EXTRACTED ENTRIES below:
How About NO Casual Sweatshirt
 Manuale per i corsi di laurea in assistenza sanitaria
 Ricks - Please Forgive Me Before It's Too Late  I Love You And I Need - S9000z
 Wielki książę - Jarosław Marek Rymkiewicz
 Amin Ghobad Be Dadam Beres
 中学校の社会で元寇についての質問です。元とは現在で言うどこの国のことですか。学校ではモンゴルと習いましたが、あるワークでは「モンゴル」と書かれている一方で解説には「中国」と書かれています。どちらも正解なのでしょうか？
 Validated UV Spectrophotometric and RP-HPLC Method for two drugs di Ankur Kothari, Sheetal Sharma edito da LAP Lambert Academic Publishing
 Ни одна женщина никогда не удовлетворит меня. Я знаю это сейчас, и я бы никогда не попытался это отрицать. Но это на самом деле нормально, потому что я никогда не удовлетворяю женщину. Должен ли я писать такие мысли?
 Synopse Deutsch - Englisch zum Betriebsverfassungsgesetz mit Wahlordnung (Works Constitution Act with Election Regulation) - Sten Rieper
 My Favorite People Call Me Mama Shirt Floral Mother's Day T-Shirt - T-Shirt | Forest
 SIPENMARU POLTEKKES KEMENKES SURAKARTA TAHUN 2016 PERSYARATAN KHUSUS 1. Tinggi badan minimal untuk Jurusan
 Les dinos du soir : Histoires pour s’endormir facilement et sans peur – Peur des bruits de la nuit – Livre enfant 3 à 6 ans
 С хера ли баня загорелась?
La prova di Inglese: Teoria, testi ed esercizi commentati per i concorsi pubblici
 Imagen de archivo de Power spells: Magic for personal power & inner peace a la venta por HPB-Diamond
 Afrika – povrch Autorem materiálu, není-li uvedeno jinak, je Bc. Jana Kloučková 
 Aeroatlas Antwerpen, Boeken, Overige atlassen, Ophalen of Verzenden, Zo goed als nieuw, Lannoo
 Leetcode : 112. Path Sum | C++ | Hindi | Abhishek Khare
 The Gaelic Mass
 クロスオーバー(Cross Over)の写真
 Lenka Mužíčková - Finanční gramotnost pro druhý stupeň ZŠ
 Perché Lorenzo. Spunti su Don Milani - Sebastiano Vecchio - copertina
End of EXTRACTED ENTRIES.
DIRECTIVE
Copy out every one of the records above, word for word and in the same order.

REPLY TO THE EXERCISE
How About NO Casual Sweatshirt
 Manuale per i corsi di laurea in assistenza sanitaria
 Ricks - Please Forgive Me Before It's Too Late  I Love You And I Need - S9000z
 Wielki książę - Jarosław Marek Rymkiewicz
 Amin Ghobad Be Dadam Beres
 中学校の社会で元寇についての質問です。元とは現在で言うどこの国のことですか。学校ではモンゴルと習いましたが、あるワークでは「モンゴル」と書かれている一方で解説には「中国」と書かれています。どちらも正解なのでしょうか？
 Validated UV Spectrophotometric and RP-HPLC Method for two drugs di Ankur Kothari, Sheetal Sharma edito da LAP Lambert Academic Publishing
 Ни одна женщина никогда не удовлетворит меня. Я знаю это сейчас, и я бы никогда не попытался это отрицать. Но это на самом деле нормально, потому что я никогда не удовлетворяю женщину. Должен ли я писать такие мысли?
 Synopse Deutsch - Englisch zum Betriebsverfassungsgesetz mit Wahlordnung (Works Constitution Act with Election Regulation) - Sten Rieper
 My Favorite People Call Me Mama Shirt Floral Mother's Day T-Shirt - T-Shirt | Forest
 SIPENMARU POLTEKKES KEMENKES SURAKARTA TAHUN 2016 PERSYARATAN KHUSUS 1. Tinggi badan minimal untuk Jurusan
 Les dinos du soir : Histoires pour s’endormir facilement et sans peur – Peur des bruits de la nuit – Livre enfant 3 à 6 ans
 С хера ли баня загорелась?
La prova di Inglese: Teoria, testi ed esercizi commentati per i concorsi pubblici
 Imagen de archivo de Power spells: Magic for personal power & inner peace a la venta por HPB-Diamond
 Afrika – povrch Autorem materiálu, není-li uvedeno jinak, je Bc. Jana Kloučková 
 Aeroatlas Antwerpen, Boeken, Overige atlassen, Ophalen of Verzenden, Zo goed als nieuw, Lannoo
 Leetcode : 112. Path Sum | C++ | Hindi | Abhishek Khare
 The Gaelic Mass
 クロスオーバー(Cross Over)の写真
 Lenka Mužíčková - Finanční gramotnost pro druhý stupeň ZŠ
 Perché Lorenzo. Spunti su Don Milani - Sebastiano Vecchio - copertina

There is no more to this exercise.